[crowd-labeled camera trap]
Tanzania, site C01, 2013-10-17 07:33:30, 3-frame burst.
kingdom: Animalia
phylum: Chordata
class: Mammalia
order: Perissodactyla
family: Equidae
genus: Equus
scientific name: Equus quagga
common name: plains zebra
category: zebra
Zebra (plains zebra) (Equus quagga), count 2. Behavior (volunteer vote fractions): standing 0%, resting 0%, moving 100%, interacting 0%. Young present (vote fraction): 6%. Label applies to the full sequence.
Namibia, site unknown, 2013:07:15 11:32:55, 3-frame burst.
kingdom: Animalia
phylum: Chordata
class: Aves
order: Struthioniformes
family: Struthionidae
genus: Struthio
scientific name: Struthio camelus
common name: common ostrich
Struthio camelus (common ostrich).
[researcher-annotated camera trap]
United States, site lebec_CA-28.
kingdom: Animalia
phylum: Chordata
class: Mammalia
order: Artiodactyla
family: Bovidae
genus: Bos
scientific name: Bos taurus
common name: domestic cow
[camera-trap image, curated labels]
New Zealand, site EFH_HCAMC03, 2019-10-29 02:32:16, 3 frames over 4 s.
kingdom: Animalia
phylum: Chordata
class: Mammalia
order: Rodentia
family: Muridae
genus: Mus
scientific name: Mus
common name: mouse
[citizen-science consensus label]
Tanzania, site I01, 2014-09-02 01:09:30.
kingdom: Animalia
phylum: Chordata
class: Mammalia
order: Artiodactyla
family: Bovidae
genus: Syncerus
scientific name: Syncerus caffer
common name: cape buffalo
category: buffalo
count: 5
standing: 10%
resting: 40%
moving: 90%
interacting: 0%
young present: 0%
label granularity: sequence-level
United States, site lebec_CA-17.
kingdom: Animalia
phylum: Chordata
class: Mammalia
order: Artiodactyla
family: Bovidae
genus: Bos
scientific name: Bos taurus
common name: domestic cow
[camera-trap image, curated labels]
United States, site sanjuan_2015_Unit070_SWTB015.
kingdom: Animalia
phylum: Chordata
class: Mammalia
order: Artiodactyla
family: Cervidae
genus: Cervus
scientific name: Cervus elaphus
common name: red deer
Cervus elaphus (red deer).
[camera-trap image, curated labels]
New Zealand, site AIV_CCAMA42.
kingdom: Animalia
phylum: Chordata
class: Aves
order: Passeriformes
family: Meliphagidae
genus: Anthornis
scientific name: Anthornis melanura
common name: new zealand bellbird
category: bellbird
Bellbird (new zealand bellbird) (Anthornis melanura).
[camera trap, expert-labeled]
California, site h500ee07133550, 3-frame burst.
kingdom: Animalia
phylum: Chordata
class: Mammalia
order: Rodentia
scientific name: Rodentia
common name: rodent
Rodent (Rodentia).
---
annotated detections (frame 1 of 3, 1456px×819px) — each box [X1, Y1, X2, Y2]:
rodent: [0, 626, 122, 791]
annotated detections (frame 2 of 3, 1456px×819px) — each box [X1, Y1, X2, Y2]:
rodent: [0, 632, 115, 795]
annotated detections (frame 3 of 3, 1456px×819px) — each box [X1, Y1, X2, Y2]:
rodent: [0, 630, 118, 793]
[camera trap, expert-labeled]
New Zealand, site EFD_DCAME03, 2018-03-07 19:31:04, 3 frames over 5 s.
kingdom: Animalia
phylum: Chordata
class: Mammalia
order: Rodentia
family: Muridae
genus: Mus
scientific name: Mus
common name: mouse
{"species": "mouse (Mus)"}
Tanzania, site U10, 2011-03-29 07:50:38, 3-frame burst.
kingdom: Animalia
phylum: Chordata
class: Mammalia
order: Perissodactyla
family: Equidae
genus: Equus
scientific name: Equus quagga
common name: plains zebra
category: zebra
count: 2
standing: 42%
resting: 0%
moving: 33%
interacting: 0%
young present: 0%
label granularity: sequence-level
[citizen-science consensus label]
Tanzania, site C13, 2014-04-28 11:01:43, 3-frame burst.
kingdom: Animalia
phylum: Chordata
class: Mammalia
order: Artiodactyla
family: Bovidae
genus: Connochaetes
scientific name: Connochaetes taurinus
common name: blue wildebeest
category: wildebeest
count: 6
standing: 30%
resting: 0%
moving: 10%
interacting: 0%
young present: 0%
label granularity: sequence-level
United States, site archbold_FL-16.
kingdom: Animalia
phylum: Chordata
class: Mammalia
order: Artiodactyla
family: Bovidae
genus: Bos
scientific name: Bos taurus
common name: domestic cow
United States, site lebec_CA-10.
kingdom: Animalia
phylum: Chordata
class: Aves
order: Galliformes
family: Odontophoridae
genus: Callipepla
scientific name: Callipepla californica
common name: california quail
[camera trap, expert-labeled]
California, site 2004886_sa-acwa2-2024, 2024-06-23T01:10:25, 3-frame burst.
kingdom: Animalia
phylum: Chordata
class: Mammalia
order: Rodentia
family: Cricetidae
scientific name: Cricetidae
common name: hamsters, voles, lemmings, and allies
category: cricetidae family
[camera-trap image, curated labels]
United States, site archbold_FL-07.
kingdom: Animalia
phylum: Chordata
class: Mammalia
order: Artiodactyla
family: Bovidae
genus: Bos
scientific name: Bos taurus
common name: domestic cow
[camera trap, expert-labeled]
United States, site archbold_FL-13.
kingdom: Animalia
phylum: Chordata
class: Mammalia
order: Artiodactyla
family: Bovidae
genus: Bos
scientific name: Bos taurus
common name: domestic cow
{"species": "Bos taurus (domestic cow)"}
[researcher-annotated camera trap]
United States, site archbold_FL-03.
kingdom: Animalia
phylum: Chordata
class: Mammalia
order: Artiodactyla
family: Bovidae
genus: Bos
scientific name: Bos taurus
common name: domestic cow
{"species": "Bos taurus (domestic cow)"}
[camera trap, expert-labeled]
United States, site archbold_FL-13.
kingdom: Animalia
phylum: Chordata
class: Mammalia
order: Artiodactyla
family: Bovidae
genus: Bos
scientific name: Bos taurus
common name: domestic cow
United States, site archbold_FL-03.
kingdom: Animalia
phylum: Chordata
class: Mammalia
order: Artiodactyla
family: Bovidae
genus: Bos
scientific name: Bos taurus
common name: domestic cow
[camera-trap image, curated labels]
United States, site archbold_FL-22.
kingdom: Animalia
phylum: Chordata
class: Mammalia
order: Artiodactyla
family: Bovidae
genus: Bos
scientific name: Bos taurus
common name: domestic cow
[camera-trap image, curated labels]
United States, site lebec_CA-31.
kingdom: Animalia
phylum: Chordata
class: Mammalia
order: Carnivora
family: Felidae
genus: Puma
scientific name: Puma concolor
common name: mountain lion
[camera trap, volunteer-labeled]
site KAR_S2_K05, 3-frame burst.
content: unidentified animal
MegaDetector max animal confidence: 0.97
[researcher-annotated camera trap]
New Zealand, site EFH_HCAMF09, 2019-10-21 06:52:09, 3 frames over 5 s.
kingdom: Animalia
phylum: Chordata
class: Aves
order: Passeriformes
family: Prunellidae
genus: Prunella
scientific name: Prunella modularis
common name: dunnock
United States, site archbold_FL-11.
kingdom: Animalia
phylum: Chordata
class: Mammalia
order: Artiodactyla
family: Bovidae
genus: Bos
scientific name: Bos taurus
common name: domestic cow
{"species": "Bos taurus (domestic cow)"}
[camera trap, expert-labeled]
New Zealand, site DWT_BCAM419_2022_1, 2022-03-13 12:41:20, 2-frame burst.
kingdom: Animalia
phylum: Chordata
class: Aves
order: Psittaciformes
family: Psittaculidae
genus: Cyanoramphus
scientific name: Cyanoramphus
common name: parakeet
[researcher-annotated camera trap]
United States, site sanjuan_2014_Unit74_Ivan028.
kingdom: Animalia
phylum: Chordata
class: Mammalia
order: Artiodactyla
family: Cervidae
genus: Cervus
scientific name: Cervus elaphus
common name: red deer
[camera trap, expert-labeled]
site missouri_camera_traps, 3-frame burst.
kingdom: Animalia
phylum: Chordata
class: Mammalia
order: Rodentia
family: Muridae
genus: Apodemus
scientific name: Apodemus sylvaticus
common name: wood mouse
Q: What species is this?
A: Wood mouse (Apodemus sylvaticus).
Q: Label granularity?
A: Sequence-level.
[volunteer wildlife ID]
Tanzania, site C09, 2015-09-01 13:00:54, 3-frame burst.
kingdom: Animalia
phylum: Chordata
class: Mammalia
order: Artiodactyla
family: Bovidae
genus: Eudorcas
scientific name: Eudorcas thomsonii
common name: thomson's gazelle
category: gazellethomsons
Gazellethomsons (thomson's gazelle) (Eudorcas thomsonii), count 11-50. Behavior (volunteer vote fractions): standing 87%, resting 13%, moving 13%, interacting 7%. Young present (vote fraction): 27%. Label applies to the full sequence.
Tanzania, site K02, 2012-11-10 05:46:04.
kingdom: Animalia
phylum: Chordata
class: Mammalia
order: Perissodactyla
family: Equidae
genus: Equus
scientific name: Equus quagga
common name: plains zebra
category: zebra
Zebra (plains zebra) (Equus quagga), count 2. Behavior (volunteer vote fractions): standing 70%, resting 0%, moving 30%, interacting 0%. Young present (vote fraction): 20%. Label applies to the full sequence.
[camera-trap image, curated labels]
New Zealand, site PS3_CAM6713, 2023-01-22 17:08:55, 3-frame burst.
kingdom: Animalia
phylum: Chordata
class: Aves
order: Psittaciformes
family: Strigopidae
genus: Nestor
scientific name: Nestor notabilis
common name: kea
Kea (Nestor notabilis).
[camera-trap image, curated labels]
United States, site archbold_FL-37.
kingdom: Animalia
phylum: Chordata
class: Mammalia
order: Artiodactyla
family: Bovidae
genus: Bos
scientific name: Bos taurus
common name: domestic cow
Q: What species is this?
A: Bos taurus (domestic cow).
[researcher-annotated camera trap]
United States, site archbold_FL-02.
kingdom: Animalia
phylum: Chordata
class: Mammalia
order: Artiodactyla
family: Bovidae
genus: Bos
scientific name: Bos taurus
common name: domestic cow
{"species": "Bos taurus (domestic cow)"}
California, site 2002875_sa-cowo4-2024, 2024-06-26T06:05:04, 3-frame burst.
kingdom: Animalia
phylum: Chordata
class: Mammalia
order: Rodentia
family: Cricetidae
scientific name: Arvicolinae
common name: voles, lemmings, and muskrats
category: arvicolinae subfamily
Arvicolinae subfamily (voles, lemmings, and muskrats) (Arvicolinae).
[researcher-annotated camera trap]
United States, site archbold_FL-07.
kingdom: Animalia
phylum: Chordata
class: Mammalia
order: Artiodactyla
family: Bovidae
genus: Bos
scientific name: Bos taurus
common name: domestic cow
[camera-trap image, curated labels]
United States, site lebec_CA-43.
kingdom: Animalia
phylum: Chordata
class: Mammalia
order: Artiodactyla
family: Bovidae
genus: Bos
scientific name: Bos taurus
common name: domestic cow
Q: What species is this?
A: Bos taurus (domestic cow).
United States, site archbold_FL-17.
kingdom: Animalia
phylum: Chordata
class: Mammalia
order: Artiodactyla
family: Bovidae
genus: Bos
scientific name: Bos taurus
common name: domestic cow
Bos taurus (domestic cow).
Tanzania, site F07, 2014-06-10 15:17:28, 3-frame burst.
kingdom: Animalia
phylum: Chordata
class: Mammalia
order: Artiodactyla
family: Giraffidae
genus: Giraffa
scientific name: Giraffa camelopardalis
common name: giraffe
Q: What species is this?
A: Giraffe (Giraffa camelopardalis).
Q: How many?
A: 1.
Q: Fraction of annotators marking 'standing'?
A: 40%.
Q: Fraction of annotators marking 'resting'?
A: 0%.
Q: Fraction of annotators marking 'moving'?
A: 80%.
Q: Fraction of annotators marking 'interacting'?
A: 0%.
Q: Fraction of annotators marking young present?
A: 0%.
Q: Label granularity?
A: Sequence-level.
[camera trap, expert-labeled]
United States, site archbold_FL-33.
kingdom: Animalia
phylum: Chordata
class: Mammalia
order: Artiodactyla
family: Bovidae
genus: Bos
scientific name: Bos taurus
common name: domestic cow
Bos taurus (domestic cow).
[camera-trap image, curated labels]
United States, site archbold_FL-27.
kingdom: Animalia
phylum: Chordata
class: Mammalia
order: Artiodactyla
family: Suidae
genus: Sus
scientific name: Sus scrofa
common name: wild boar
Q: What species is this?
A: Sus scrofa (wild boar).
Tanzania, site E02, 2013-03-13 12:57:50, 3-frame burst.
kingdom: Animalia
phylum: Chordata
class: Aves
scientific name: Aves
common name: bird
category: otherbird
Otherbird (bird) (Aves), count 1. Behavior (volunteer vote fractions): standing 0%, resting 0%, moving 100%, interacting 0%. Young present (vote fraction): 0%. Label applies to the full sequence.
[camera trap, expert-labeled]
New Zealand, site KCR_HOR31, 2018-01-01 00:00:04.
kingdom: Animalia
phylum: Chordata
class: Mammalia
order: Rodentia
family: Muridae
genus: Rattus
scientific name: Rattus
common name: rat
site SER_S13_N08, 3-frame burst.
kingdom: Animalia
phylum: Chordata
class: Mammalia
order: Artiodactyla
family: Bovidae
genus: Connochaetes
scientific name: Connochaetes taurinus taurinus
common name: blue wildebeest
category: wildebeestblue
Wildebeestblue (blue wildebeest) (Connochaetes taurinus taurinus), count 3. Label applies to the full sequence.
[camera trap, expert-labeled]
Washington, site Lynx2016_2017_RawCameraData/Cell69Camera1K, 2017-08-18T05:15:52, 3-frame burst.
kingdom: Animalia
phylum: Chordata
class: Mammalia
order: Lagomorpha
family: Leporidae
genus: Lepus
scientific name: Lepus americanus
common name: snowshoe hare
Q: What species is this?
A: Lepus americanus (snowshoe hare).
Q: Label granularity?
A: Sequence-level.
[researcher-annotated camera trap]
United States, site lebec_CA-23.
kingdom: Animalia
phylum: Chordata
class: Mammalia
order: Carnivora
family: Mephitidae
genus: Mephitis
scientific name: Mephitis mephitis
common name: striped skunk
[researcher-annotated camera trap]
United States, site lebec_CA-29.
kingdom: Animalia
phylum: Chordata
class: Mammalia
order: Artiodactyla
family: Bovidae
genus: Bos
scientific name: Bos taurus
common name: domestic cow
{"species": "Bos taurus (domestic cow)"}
++++++
▶ [What you are asked to do]: Retrieve each line of the data in which the word "Tanzania" can be found.

▶ [Answer for the task]:
Tanzania, site C01, 2013-10-17 07:33:30, 3-frame burst.
Tanzania, site I01, 2014-09-02 01:09:30.
Tanzania, site U10, 2011-03-29 07:50:38, 3-frame burst.
Tanzania, site C13, 2014-04-28 11:01:43, 3-frame burst.
Tanzania, site C09, 2015-09-01 13:00:54, 3-frame burst.
Tanzania, site K02, 2012-11-10 05:46:04.
Tanzania, site F07, 2014-06-10 15:17:28, 3-frame burst.
Tanzania, site E02, 2013-03-13 12:57:50, 3-frame burst.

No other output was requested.